Abdurrahman Wahid, yang lebih masyhur dengan sebutan Gus Dur, adalah salah satu tokoh besar Indonesia yang dikenal sebagai Bapak pluralisme, toleransi, dan keberagaman.
Sebagai seorang pemimpin yang pernah menjabat sebagai Presiden Republik Indonesia ke-4, Gus Dur memiliki visi yang inklusif, terutama dalam merangkul berbagai kalangan masyarakat, termasuk masyarakat Tionghoa di Indonesia.
Salah satu contoh kekuatan visi toleransinya dapat dilihat dalam hubungan Gus Dur dengan perayaan Tahun Baru Imlek.
Gus Dur dan Kebijakan Terhadap Masyarakat Tionghoa
Sebelum masa kepemimpinan Gus Dur, masyarakat Tionghoa di Indonesia sering mengalami diskriminasi dan pembatasan dalam mengekspresikan budaya serta tradisi mereka, termasuk perayaan Imlek.
Setelah Gus Dur terpilih sebagai Presiden pada tahun 1999, ia segera mengambil langkah-langkah signifikan untuk menghapus larangan tersebut. Gus Dur meyakini bahwa keanekaragaman budaya adalah kekayaan bangsa yang harus dirayakan, bukan diabaikan.
Pada tahun 2000, Gus Dur mengambil keputusan bersejarah dengan mencabut larangan terhadap perayaan Imlek dan menjadikannya sebagai hari libur nasional. Kebijakan ini tidak hanya memberikan ruang bagi masyarakat Tionghoa untuk merayakan tahun baru mereka, tetapi juga menandakan komitmen Gus Dur terhadap prinsip kebebasan beragama dan berbudaya.
Langkah ini disambut hangat oleh masyarakat Tionghoa dan menjadi salah satu tonggak penting bagi perbaikan hubungan antar etnis di Indonesia.
Imlek sebagai Simbol Toleransi
Perayaan Imlek di Indonesia tidak hanya dinikmati oleh masyarakat Tionghoa, tetapi juga dirasakan oleh masyarakat dari berbagai latar belakang etnis dan budaya. Berkat upaya Gus Dur, Imlek menjadi simbol toleransi dan keberagaman.
Banyak orang dari suku Jawa, Sunda, dan lainnya yang ikut merayakan Imlek, berkunjung ke rumah sahabat atau tetangga mereka, serta ikut dalam berbagai acara kebudayaan yang digelar selama perayaan tersebut. Selama tidak mengganggu urusan ibadah mereka.
Gus Dur dalam berbagai kesempatan menyampaikan pentingnya solidaritas dan kerukunan antarbangsa. Ia sering menekankan bahwa perayaan seperti Imlek bukan hanya menjadi milik satu kelompok, tetapi merupakan bagian dari warisan budaya bangsa yang harus dirayakan bersama.

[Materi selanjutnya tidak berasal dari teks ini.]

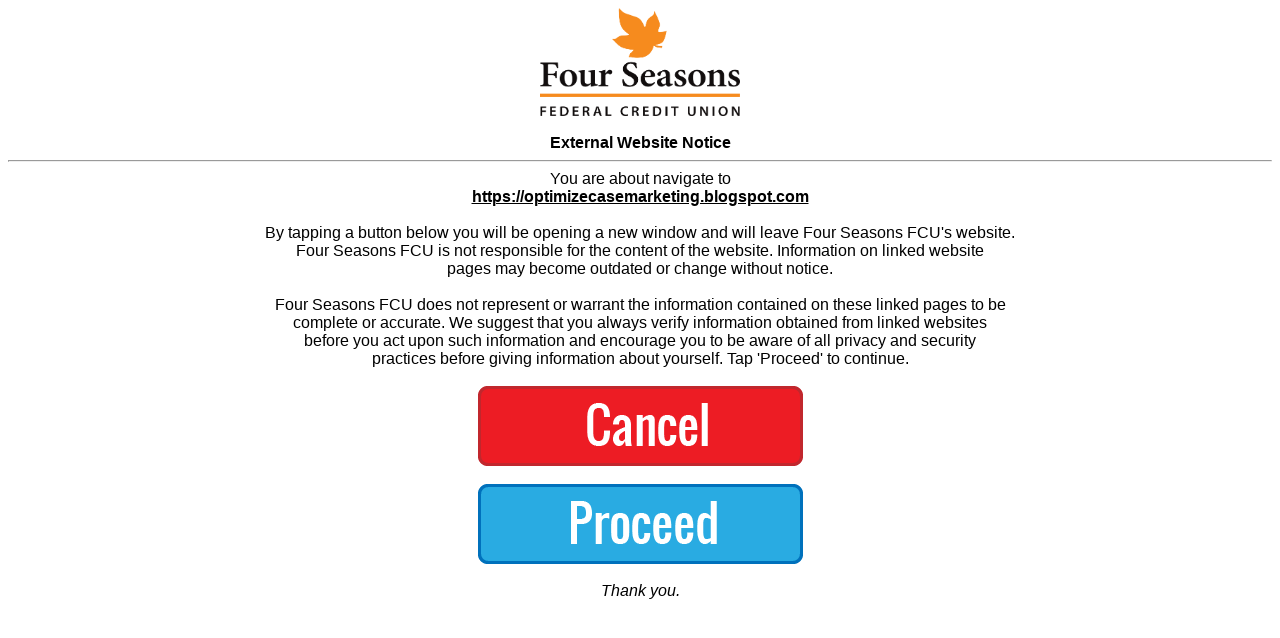

--- FILE ---
content_type: text/html; charset=UTF-8
request_url: https://www.fourseasonsfcu.com/ext/?addr=https%3A%2F%2Foptimizecasemarketing.blogspot.com
body_size: 1510
content:


<html><head><meta http-equiv="Content-Type" content="text/html; charset=windows-1252">
<title>Four Seasons FCU - External Website Notice</title>

<style>
body {
  font-family: "HelveticaNeue-Light", "Segoe UI Light", sans-serif;
}
</style>
</head>

<body>
	<center>
	<img src="fsfcu.png" width="200" alt="FSFCU Logo"/><br><br>
	<strong>External Website Notice</strong><br>
	<hr>
	You are about navigate to<br>
	<strong><u>https://optimizecasemarketing.blogspot.com</u></strong>
	<br>
	<br>
	By tapping a button below you will be opening a new window and will leave Four Seasons FCU's website.<br>
	Four Seasons FCU is not responsible for the content of the website. Information on linked website<br>
	pages may become outdated or change without notice.<br>
	<br>
	Four Seasons FCU does not represent or warrant the information contained on these linked pages to be<br>
	complete or accurate. We suggest that you always verify information obtained from linked websites<br>
	before you act upon such information and encourage you to be aware of all privacy and security<br>
	practices before giving information about yourself. Tap 'Proceed' to continue.
	<br>
	<br>
	<a href="https://www.fourseasonsfcu.com"><img src="cancel.png" width="325" height="80" alt=""/></a>
	<br>
	<br>
	<a href="https://optimizecasemarketing.blogspot.com" target="_blank"><img src="proceed.png" width="325" height="80" alt=""/></a>
	<br><br> 
		<em>Thank you.</em>
</center>


</body></html>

Dalam konteks ini, Imlek bukan hanya sekadar perayaan tahun baru, melainkan juga momentum untuk memperkuat persatuan dan meneguhkan keragaman dalam bingkai Negara Kesatuan Republik Indonesia.
Pengaruh Gus Dur dalam Masyarakat
Gus Dur merupakan figur yang sangat dihormati bagi banyak kalangan, baik di kalangan umat Islam maupun umat yang berbeda keyakinan. Masyarakat Tionghoa secara khusus mengingat jasa Gus Dur dalam mempromosikan toleransi dan menghormati nilai-nilai budaya mereka.
Perayaan Imlek di bawah pengaruh Gus Dur menunjukkan bagaimana pemimpin yang visioner dapat memainkan peran yang krusial dalam menciptakan masyarakat yang harmonis.
Selama kepemimpinannya, Gus Dur juga memperkuat dialog antaragama dan mendorong masyarakat untuk saling memahami. Kegiatan-kegiatan yang diprakarsai selama masa pemerintahannya, seperti pertemuan lintas agama dan dialog antarbudaya, semakin memperkuat hubungan antar komunitas dan menguatkan nilai-nilai toleransi yang menjadi fondasi bangsa.
Gus Dur adalah simbol perjuangan untuk kebebasan dan toleransi di Indonesia. Melalui kebijakan positifnya terhadap masyarakat Tionghoa dan perayaan Tahun Baru Imlek, ia menunjukkan betapa pentingnya menghargai perbedaan dan merayakan keberagaman.
Dalam konteks Indonesia yang multikultural, warisan Gus Dur tetap relevan dan menjadi inspirasi bagi generasi penerus dalam membangun masyarakat yang harmonis dan saling menghormati. Imlek yang dirayakan dengan penuh semangat oleh berbagai kalangan adalah bukti nyata bahwa Indonesia bisa menjadi rumah bagi semua, tanpa terkecuali.